Entries taken from a collection:
# # # # #

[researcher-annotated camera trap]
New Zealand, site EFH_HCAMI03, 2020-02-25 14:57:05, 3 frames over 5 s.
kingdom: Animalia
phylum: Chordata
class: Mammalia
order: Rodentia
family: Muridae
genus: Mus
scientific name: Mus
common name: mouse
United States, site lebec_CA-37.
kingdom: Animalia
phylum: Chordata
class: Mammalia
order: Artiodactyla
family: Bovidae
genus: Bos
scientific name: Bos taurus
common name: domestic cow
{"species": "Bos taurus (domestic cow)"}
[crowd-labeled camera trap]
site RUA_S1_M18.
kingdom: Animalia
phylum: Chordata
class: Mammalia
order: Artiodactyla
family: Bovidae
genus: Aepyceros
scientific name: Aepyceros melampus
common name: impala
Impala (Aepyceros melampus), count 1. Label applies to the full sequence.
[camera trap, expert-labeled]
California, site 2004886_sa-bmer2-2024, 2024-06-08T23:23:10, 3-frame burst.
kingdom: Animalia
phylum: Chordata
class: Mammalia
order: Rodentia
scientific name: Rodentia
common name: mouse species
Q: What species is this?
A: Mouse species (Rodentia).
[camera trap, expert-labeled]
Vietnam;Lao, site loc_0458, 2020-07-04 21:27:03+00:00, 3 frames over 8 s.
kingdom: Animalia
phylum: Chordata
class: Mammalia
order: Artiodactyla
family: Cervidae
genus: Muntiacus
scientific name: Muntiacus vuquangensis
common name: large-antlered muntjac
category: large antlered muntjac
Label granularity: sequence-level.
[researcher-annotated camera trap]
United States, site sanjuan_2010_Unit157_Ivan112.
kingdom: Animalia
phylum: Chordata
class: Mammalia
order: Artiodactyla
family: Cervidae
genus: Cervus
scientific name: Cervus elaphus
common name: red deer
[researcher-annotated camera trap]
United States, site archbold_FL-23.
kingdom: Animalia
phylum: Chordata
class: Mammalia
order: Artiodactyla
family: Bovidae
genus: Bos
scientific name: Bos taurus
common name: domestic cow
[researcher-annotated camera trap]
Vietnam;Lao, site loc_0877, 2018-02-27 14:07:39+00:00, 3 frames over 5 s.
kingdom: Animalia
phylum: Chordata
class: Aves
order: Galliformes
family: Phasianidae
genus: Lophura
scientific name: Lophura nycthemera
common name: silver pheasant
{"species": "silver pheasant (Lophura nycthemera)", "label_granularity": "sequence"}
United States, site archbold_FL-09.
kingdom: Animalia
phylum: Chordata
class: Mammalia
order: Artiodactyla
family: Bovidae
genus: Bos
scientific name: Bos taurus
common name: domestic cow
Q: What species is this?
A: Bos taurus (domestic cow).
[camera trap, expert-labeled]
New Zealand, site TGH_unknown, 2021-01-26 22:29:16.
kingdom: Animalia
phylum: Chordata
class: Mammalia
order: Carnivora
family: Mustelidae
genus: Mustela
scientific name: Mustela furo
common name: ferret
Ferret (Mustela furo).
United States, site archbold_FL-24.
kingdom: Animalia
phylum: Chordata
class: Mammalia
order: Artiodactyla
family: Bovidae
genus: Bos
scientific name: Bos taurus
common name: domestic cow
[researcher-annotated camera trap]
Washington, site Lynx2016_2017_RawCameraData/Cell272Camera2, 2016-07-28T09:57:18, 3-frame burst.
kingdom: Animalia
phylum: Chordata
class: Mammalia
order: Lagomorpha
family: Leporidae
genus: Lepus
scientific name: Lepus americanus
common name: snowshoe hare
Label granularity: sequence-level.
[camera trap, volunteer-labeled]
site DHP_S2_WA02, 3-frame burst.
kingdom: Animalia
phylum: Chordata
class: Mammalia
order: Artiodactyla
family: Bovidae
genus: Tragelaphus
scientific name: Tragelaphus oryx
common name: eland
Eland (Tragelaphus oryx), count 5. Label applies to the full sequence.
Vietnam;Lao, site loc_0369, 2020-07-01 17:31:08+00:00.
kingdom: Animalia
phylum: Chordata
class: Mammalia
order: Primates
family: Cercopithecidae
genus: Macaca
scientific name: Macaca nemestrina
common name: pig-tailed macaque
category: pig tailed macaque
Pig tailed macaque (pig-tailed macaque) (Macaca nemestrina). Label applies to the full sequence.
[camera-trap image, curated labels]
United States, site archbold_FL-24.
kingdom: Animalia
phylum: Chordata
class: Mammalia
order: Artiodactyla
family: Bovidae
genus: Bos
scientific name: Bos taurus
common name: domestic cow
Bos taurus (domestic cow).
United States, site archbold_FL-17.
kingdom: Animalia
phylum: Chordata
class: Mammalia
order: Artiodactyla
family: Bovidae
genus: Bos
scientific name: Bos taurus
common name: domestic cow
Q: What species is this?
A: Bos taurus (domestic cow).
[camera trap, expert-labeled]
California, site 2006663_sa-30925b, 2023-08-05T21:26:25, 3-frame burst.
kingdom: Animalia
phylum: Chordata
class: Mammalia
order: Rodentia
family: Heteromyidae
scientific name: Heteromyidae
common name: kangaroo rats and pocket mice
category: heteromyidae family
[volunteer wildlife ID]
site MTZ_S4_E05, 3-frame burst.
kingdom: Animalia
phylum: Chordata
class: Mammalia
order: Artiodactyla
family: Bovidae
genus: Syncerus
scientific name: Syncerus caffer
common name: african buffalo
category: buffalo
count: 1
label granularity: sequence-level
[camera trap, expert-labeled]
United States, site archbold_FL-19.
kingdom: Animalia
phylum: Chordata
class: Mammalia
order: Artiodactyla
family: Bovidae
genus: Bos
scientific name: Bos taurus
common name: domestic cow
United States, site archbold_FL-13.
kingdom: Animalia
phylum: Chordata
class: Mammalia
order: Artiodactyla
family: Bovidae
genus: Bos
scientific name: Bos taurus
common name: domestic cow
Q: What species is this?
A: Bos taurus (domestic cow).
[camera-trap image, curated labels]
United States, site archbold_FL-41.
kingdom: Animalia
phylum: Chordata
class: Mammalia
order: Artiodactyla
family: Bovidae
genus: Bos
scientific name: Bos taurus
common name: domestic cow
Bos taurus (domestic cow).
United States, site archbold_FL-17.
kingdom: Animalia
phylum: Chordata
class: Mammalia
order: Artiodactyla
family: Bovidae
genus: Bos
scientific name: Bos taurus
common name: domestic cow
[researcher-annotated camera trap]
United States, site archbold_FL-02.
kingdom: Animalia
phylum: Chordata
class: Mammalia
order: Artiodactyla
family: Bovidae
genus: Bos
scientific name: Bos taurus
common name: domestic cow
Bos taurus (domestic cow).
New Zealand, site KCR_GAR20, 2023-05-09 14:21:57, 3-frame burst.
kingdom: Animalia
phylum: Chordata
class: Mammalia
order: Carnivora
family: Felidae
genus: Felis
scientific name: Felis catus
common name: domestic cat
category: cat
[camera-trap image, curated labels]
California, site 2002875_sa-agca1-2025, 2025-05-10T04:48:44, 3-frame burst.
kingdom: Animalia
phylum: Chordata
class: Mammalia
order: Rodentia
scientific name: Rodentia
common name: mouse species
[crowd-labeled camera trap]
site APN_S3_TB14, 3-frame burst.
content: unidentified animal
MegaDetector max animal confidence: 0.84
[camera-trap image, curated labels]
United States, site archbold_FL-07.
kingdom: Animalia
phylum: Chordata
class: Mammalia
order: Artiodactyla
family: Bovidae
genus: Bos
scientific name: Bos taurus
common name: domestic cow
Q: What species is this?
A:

# # # # #

• The problem: Write the entries out again exactly.

• Task result:
[researcher-annotated camera trap]
New Zealand, site EFH_HCAMI03, 2020-02-25 14:57:05, 3 frames over 5 s.
kingdom: Animalia
phylum: Chordata
class: Mammalia
order: Rodentia
family: Muridae
genus: Mus
scientific name: Mus
common name: mouse
United States, site lebec_CA-37.
kingdom: Animalia
phylum: Chordata
class: Mammalia
order: Artiodactyla
family: Bovidae
genus: Bos
scientific name: Bos taurus
common name: domestic cow
{"species": "Bos taurus (domestic cow)"}
[crowd-labeled camera trap]
site RUA_S1_M18.
kingdom: Animalia
phylum: Chordata
class: Mammalia
order: Artiodactyla
family: Bovidae
genus: Aepyceros
scientific name: Aepyceros melampus
common name: impala
Impala (Aepyceros melampus), count 1. Label applies to the full sequence.
[camera trap, expert-labeled]
California, site 2004886_sa-bmer2-2024, 2024-06-08T23:23:10, 3-frame burst.
kingdom: Animalia
phylum: Chordata
class: Mammalia
order: Rodentia
scientific name: Rodentia
common name: mouse species
Q: What species is this?
A: Mouse species (Rodentia).
[camera trap, expert-labeled]
Vietnam;Lao, site loc_0458, 2020-07-04 21:27:03+00:00, 3 frames over 8 s.
kingdom: Animalia
phylum: Chordata
class: Mammalia
order: Artiodactyla
family: Cervidae
genus: Muntiacus
scientific name: Muntiacus vuquangensis
common name: large-antlered muntjac
category: large antlered muntjac
Label granularity: sequence-level.
[researcher-annotated camera trap]
United States, site sanjuan_2010_Unit157_Ivan112.
kingdom: Animalia
phylum: Chordata
class: Mammalia
order: Artiodactyla
family: Cervidae
genus: Cervus
scientific name: Cervus elaphus
common name: red deer
[researcher-annotated camera trap]
United States, site archbold_FL-23.
kingdom: Animalia
phylum: Chordata
class: Mammalia
order: Artiodactyla
family: Bovidae
genus: Bos
scientific name: Bos taurus
common name: domestic cow
[researcher-annotated camera trap]
Vietnam;Lao, site loc_0877, 2018-02-27 14:07:39+00:00, 3 frames over 5 s.
kingdom: Animalia
phylum: Chordata
class: Aves
order: Galliformes
family: Phasianidae
genus: Lophura
scientific name: Lophura nycthemera
common name: silver pheasant
{"species": "silver pheasant (Lophura nycthemera)", "label_granularity": "sequence"}
United States, site archbold_FL-09.
kingdom: Animalia
phylum: Chordata
class: Mammalia
order: Artiodactyla
family: Bovidae
genus: Bos
scientific name: Bos taurus
common name: domestic cow
Q: What species is this?
A: Bos taurus (domestic cow).
[camera trap, expert-labeled]
New Zealand, site TGH_unknown, 2021-01-26 22:29:16.
kingdom: Animalia
phylum: Chordata
class: Mammalia
order: Carnivora
family: Mustelidae
genus: Mustela
scientific name: Mustela furo
common name: ferret
Ferret (Mustela furo).
United States, site archbold_FL-24.
kingdom: Animalia
phylum: Chordata
class: Mammalia
order: Artiodactyla
family: Bovidae
genus: Bos
scientific name: Bos taurus
common name: domestic cow
[researcher-annotated camera trap]
Washington, site Lynx2016_2017_RawCameraData/Cell272Camera2, 2016-07-28T09:57:18, 3-frame burst.
kingdom: Animalia
phylum: Chordata
class: Mammalia
order: Lagomorpha
family: Leporidae
genus: Lepus
scientific name: Lepus americanus
common name: snowshoe hare
Label granularity: sequence-level.
[camera trap, volunteer-labeled]
site DHP_S2_WA02, 3-frame burst.
kingdom: Animalia
phylum: Chordata
class: Mammalia
order: Artiodactyla
family: Bovidae
genus: Tragelaphus
scientific name: Tragelaphus oryx
common name: eland
Eland (Tragelaphus oryx), count 5. Label applies to the full sequence.
Vietnam;Lao, site loc_0369, 2020-07-01 17:31:08+00:00.
kingdom: Animalia
phylum: Chordata
class: Mammalia
order: Primates
family: Cercopithecidae
genus: Macaca
scientific name: Macaca nemestrina
common name: pig-tailed macaque
category: pig tailed macaque
Pig tailed macaque (pig-tailed macaque) (Macaca nemestrina). Label applies to the full sequence.
[camera-trap image, curated labels]
United States, site archbold_FL-24.
kingdom: Animalia
phylum: Chordata
class: Mammalia
order: Artiodactyla
family: Bovidae
genus: Bos
scientific name: Bos taurus
common name: domestic cow
Bos taurus (domestic cow).
United States, site archbold_FL-17.
kingdom: Animalia
phylum: Chordata
class: Mammalia
order: Artiodactyla
family: Bovidae
genus: Bos
scientific name: Bos taurus
common name: domestic cow
Q: What species is this?
A: Bos taurus (domestic cow).
[camera trap, expert-labeled]
California, site 2006663_sa-30925b, 2023-08-05T21:26:25, 3-frame burst.
kingdom: Animalia
phylum: Chordata
class: Mammalia
order: Rodentia
family: Heteromyidae
scientific name: Heteromyidae
common name: kangaroo rats and pocket mice
category: heteromyidae family
[volunteer wildlife ID]
site MTZ_S4_E05, 3-frame burst.
kingdom: Animalia
phylum: Chordata
class: Mammalia
order: Artiodactyla
family: Bovidae
genus: Syncerus
scientific name: Syncerus caffer
common name: african buffalo
category: buffalo
count: 1
label granularity: sequence-level
[camera trap, expert-labeled]
United States, site archbold_FL-19.
kingdom: Animalia
phylum: Chordata
class: Mammalia
order: Artiodactyla
family: Bovidae
genus: Bos
scientific name: Bos taurus
common name: domestic cow
United States, site archbold_FL-13.
kingdom: Animalia
phylum: Chordata
class: Mammalia
order: Artiodactyla
family: Bovidae
genus: Bos
scientific name: Bos taurus
common name: domestic cow
Q: What species is this?
A: Bos taurus (domestic cow).
[camera-trap image, curated labels]
United States, site archbold_FL-41.
kingdom: Animalia
phylum: Chordata
class: Mammalia
order: Artiodactyla
family: Bovidae
genus: Bos
scientific name: Bos taurus
common name: domestic cow
Bos taurus (domestic cow).
United States, site archbold_FL-17.
kingdom: Animalia
phylum: Chordata
class: Mammalia
order: Artiodactyla
family: Bovidae
genus: Bos
scientific name: Bos taurus
common name: domestic cow
[researcher-annotated camera trap]
United States, site archbold_FL-02.
kingdom: Animalia
phylum: Chordata
class: Mammalia
order: Artiodactyla
family: Bovidae
genus: Bos
scientific name: Bos taurus
common name: domestic cow
Bos taurus (domestic cow).
New Zealand, site KCR_GAR20, 2023-05-09 14:21:57, 3-frame burst.
kingdom: Animalia
phylum: Chordata
class: Mammalia
order: Carnivora
family: Felidae
genus: Felis
scientific name: Felis catus
common name: domestic cat
category: cat
[camera-trap image, curated labels]
California, site 2002875_sa-agca1-2025, 2025-05-10T04:48:44, 3-frame burst.
kingdom: Animalia
phylum: Chordata
class: Mammalia
order: Rodentia
scientific name: Rodentia
common name: mouse species
[crowd-labeled camera trap]
site APN_S3_TB14, 3-frame burst.
content: unidentified animal
MegaDetector max animal confidence: 0.84
[camera-trap image, curated labels]
United States, site archbold_FL-07.
kingdom: Animalia
phylum: Chordata
class: Mammalia
order: Artiodactyla
family: Bovidae
genus: Bos
scientific name: Bos taurus
common name: domestic cow
Q: What species is this?
A:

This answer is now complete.